Das Problem ist jedoch, dass bislang keine UX-Design-Prozesse gestartet wurden, was letztendlich zu einem Produkt führt, das weit unter dem Qualitätsniveau liegt, das es hätte haben können, wenn ich meine eigentliche Arbeit erledigt hätte.

Also ja, am Ende bin ich schuld. Im Grund ist es auch ziemlich egoistisch, so zu handeln. Man bekommt entsprechendes Ansehen, weil man viel leisten kann. Aber auf lange Sicht hilft es dem Projekt nicht, wenn ich die Frontendentwicklung übernehme. Jeder mäßig qualifizierte Frontend-Entwickler und ein UI-Designer hätten das tun können, was ich aktuell mache. Dann hätte ich mich darum kümmern können, mit Usern Interviews zu führen, User-Tests durchzuführen und sinnvolle Konzepte zu entwerfen. Denn das ist es, was tatsächlich fehlt und dringend benötigt wird, um ein gutes Produkt zu entwickeln. Ich hätte mich darauf konzentrieren können, meinen Job zu machen – leider habe ich aber den Zeitpunkt verpasst, das tun zu können.

Öfter Nein sagen

Bin ich immer noch anfällig dafür, auszuhelfen und in die gleiche Falle zu tappen wie vorher? Ganz sicher sogar. So bin ich eben. Aber ich werde zukünftig vorsichtiger sein, meine Hilfe bei der Erstellung von Grafiken, Mockups oder HTML- und CSS-Code anzubieten. Ich kann jedem nur raten, immer nur das anzubieten, was man tatsächlich „verkauft“ hat und gegebenenfalls dabei zu helfen passende andere Leute für zusätzliche Arbeiten zu finden. Schlagt lieber Lösungen vor, die zu einem maximal erfolgreichen Projektabschluss führen – dazu gehört eben nicht, dass ihr alles selbst übernehmt was ihr könnt und dann keine Zeit mehr habt, euren eigentlichen Job auszuführen.

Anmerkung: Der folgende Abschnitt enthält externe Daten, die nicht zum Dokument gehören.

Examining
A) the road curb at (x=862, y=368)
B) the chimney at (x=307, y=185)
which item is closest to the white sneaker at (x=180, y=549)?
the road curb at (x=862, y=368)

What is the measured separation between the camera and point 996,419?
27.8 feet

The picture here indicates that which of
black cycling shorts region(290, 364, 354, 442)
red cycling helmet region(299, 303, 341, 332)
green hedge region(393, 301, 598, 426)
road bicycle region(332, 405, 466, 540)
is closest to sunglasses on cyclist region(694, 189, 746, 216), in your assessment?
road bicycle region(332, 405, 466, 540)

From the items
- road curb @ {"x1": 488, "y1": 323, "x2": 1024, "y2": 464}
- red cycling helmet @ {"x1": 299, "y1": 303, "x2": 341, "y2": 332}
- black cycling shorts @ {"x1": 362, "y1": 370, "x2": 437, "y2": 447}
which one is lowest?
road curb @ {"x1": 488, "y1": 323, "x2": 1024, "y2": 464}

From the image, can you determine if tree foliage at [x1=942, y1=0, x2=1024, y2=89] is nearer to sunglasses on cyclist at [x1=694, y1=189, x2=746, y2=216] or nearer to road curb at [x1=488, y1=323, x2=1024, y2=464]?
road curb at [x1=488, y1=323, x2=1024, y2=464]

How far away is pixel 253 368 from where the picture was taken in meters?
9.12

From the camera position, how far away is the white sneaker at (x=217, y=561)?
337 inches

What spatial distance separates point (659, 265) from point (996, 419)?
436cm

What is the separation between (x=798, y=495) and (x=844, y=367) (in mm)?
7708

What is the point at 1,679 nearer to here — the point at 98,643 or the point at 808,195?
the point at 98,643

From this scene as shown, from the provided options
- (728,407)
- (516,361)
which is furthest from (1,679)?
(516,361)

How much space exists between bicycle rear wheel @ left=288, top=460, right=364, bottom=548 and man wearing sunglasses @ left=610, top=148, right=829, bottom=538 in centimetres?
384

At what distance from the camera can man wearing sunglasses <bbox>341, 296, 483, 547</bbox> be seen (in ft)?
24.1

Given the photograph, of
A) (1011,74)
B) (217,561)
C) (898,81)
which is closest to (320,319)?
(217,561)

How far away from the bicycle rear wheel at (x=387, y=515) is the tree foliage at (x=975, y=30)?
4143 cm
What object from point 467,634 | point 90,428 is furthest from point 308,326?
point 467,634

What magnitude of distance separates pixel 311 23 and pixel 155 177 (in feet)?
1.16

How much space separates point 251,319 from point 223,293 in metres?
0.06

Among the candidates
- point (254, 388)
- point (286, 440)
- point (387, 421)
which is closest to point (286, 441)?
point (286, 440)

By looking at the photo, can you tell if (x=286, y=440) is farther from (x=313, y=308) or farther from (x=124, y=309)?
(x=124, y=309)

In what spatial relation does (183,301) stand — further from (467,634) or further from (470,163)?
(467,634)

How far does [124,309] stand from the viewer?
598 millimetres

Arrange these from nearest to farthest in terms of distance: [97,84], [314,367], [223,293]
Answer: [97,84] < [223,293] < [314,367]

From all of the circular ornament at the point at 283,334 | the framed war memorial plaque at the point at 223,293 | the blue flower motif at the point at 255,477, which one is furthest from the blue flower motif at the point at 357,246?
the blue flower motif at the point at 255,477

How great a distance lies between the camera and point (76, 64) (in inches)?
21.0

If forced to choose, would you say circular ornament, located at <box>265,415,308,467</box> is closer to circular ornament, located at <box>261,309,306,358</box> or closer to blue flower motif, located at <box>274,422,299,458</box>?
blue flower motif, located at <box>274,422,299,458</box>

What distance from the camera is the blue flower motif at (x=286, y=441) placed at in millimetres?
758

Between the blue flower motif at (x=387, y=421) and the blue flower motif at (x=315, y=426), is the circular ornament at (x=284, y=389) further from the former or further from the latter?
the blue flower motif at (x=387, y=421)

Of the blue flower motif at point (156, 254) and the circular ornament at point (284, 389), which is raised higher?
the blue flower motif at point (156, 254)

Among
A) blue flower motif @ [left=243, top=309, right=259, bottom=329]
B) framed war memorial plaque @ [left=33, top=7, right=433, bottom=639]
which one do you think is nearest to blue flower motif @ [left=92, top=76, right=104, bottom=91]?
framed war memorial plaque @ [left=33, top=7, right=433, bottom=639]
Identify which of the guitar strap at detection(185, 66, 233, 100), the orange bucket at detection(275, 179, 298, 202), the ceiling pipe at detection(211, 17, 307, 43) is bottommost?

(Alle meine Artikel werden von mir persönlich geschrieben. Da schaut niemand mehr drüber, was manchmal vielleicht besser wäre. Aber dadurch bekommt man eben auch genau das zu lesen, was ich so denke und recherchiert und gelernt habe. Da bleiben ein paar Rechtschreibfehler nicht aus. Das tut mir auch echt leid, aber damit muss man dann auch einfach mal klar kommen.)